Chesham United currently compete in the Southern League, but I have fond memories of my visits there, especially in the mid nineties, when we had a number of Supporters' football matches with them, including our, still record victory, one year, when we beat them 12-1.

This is the corner of the ground where the main turnstiles are,
you can see the clubhouse on the right, with the stand just past it.

This is behind the goal, at the 'cricket' end.
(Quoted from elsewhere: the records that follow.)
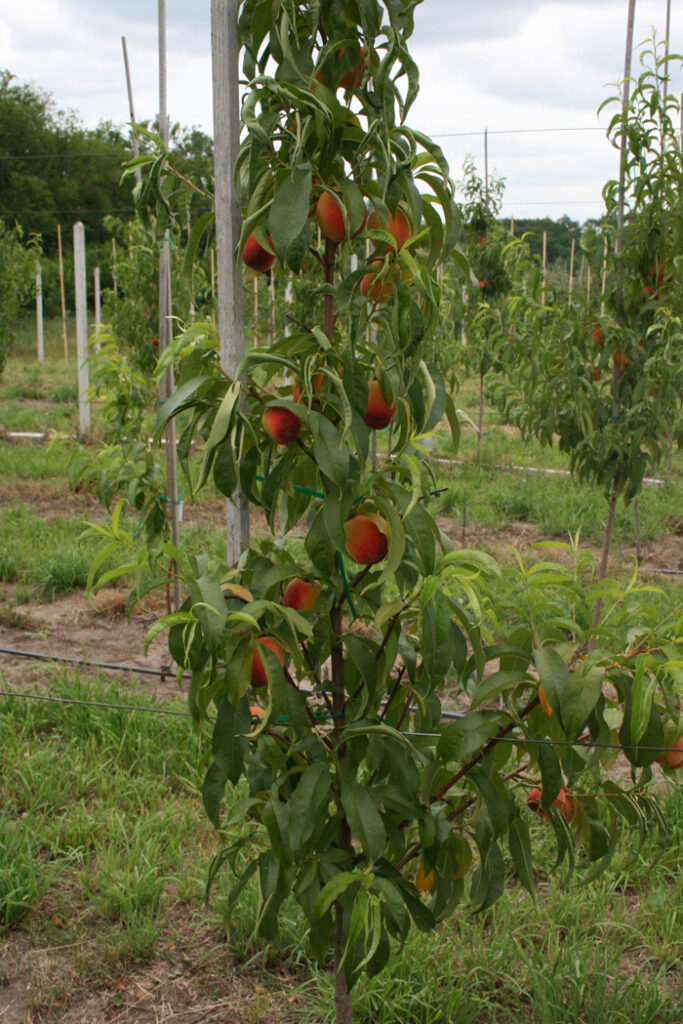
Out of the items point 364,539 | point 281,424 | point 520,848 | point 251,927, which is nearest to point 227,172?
point 281,424

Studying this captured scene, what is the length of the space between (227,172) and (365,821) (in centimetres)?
105

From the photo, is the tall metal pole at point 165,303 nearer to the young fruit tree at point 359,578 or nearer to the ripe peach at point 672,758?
the young fruit tree at point 359,578

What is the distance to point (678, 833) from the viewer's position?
2.44 m

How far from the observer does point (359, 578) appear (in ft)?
4.58

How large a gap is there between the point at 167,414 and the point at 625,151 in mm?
2717

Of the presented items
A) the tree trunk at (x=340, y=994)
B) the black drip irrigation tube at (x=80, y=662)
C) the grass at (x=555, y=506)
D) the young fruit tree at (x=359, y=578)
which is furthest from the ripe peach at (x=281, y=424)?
the grass at (x=555, y=506)

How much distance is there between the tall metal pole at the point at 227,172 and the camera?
1.37 meters

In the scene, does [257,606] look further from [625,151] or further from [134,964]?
[625,151]

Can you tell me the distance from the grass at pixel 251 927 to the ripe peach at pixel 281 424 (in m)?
0.77

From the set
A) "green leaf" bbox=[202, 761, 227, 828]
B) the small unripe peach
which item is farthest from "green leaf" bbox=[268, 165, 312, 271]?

The Club Shop is the
white building on the left.

This is the far side, a decent covered terrace, with a tea bar, &
I think, a toilet block, on the left.

This is a shot of the covered terrace along the side, from
towards the other end.

This is the far end, behind the goal, I presume the turnstiles
at the end aren't used very often, and are just there for
'ground grading' purposes.

And here is a view of the stand, and the clubhouse, along
the side, from behind this goal.

This is the terrace along the side, that leads back up to
the stand, and thus completes our tour of Chesham United.
Looking back through these I have no idea why I didn't
take a decent snap of the stand.

Couldn't resist snapping their Club crest, on a wall either.

Sunday 25 May 2008

Amersham Town FC 2007/08

I've never actually seen a match at Amersham Town, but visited the town on Wednesday 5th September 2007, before going on to Chesham United, to watch Dulwich Hamlet Reserves.

Amersham Town compete in the Spartan South Midlands League, and in 2007/08 finished 11th out of nineteen clubs the First Division, which is the second tier of that league.
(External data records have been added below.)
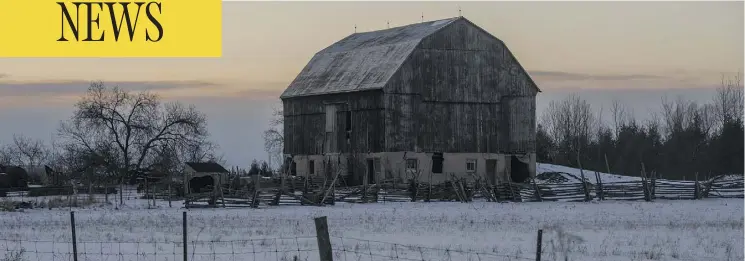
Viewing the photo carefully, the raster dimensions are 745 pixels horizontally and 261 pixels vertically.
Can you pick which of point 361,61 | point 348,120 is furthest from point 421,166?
point 361,61

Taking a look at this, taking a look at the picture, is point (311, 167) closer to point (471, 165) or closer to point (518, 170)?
point (471, 165)

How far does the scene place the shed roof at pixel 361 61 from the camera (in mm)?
49875

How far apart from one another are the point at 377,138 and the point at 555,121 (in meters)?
51.1

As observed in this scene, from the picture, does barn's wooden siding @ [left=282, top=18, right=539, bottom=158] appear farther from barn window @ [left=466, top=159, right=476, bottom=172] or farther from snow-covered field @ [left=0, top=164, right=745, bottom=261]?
snow-covered field @ [left=0, top=164, right=745, bottom=261]

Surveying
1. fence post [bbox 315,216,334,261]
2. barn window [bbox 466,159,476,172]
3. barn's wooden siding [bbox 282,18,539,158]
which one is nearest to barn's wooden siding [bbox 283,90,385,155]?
barn's wooden siding [bbox 282,18,539,158]

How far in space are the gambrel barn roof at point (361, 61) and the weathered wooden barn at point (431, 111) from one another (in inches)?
3.7

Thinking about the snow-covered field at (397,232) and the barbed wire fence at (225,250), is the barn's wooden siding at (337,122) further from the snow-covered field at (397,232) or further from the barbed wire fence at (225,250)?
the barbed wire fence at (225,250)

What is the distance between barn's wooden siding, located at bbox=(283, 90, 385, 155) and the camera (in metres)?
49.3

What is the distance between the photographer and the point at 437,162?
165ft

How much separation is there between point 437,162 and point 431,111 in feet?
7.43

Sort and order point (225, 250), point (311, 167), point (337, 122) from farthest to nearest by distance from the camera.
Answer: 1. point (311, 167)
2. point (337, 122)
3. point (225, 250)

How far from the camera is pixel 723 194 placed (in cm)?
4747

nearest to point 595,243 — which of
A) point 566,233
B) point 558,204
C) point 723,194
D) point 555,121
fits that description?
point 566,233

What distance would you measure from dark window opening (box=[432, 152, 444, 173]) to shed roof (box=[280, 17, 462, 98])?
410cm
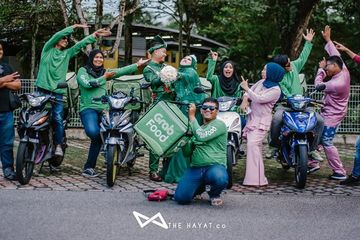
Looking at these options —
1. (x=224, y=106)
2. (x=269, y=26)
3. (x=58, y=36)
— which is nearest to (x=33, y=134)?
(x=58, y=36)

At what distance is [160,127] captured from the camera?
25.0 ft

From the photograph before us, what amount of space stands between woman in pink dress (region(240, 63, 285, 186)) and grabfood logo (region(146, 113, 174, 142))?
1403 millimetres

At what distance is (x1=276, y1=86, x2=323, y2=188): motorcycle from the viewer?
26.5ft

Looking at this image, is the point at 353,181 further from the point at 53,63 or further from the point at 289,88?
the point at 53,63

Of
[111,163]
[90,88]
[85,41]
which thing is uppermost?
[85,41]

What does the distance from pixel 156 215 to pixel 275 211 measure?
1334mm

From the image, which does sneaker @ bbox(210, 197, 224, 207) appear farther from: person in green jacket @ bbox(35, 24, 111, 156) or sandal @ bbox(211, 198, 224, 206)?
person in green jacket @ bbox(35, 24, 111, 156)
They play at Spratley's Meadow, School Lane, in Amersham, Buckinghamshire. It's about a mile from the London Underground station at the end of the Metropolitan Line, though that's an approixmation, as I didn't go directly there, and walked around the town itself.
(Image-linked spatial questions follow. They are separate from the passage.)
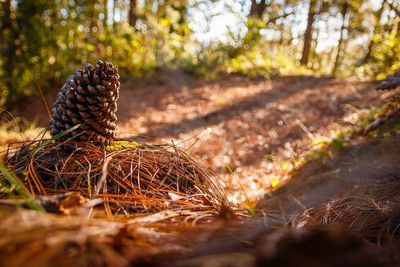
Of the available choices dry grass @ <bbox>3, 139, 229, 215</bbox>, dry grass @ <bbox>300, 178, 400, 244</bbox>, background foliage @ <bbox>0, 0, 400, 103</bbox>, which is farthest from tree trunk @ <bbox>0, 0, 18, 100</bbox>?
dry grass @ <bbox>300, 178, 400, 244</bbox>

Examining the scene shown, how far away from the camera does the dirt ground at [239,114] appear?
362 cm

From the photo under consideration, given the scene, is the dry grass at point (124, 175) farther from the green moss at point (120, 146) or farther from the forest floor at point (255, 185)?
the forest floor at point (255, 185)

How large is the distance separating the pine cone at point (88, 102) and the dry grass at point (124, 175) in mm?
84

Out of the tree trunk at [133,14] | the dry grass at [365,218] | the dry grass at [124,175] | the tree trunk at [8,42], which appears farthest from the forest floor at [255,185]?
the tree trunk at [133,14]

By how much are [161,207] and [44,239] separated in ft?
1.70

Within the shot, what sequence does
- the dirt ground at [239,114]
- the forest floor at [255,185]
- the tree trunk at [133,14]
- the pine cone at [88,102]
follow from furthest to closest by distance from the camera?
the tree trunk at [133,14], the dirt ground at [239,114], the pine cone at [88,102], the forest floor at [255,185]

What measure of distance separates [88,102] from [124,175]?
0.42 metres

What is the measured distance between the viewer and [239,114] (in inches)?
199

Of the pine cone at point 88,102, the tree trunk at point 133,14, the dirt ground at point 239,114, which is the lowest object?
the dirt ground at point 239,114

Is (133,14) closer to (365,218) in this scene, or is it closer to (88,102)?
(88,102)

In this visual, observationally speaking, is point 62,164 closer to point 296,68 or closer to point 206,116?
point 206,116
This is the entrance to the ground.
The 'advertised' match had already taken place. It was on Saturday 18th August, and they lost by the odd goal in five, in front of 24 spectators.

This is the view across the ground, from the corner on
School Lane, where the entrance is.

I am going to walk you straight ahead, in a clockwise circle,
and look around the ground.
This is the clubhouse & changing rooms block, which looks
an extremely recent development.

And here is the view from down at the far corner.

This is the view along the far touchline, no spectator facilities.
But note the derelict building. I would be interested to know
is this is part of the adjacent field behind it, or it is was formerly
used by the Football Club.

The remains of whatever it was make a nice backdrop
for the dugouts.

Not exactly a lot of room behind the far goal!

Note the official name on the stand: If you can you've got
better eyesight than me; unfortunately I'd didn't catch it
properly...though I'm sure it was someone fairly famous,
possibly Graham Taylor.

Not the biggest of sheds, but more than adequate for
the level where they play, and a decent view of the pitch

This is the other end of the same stand, and clearly a different
name on it. Perhaps which 'one' you're in depends of which
row of the seats you're plonked down in!

The sign, in the photo below, warns you not to block the view.
Somehow with an average crowd of 27 last season, highest
being 56 for the visit of Arlesley Athletic who got their moneys
worth in a 4-3 thriller; and the least attractive opponents to
Amersham were with a mere 15 spectators versus Cheshunt
Reserves, if you're interested.
Clearly the big crowds did not overawe them, as they secured
a 4-1 win away to New Bradwell St. Peter, in front of their highest
away crowd of the campaign, with 60 present.
Divide that by fifteen though, and you get an attendance of 4; which
was the lowest that saw them, a 2-0 reverse at Brache Sparta.
(Stats lifted from the Football Mittoo site)

Thank you for looking in, I will be spradically adding to these
photos over the summer months, slowly but surely.
I am just learning how to upload them, and have a number of
grounds to add from the last year or so, since I have been
saving them to discs, and will add new ones too, as I snap them.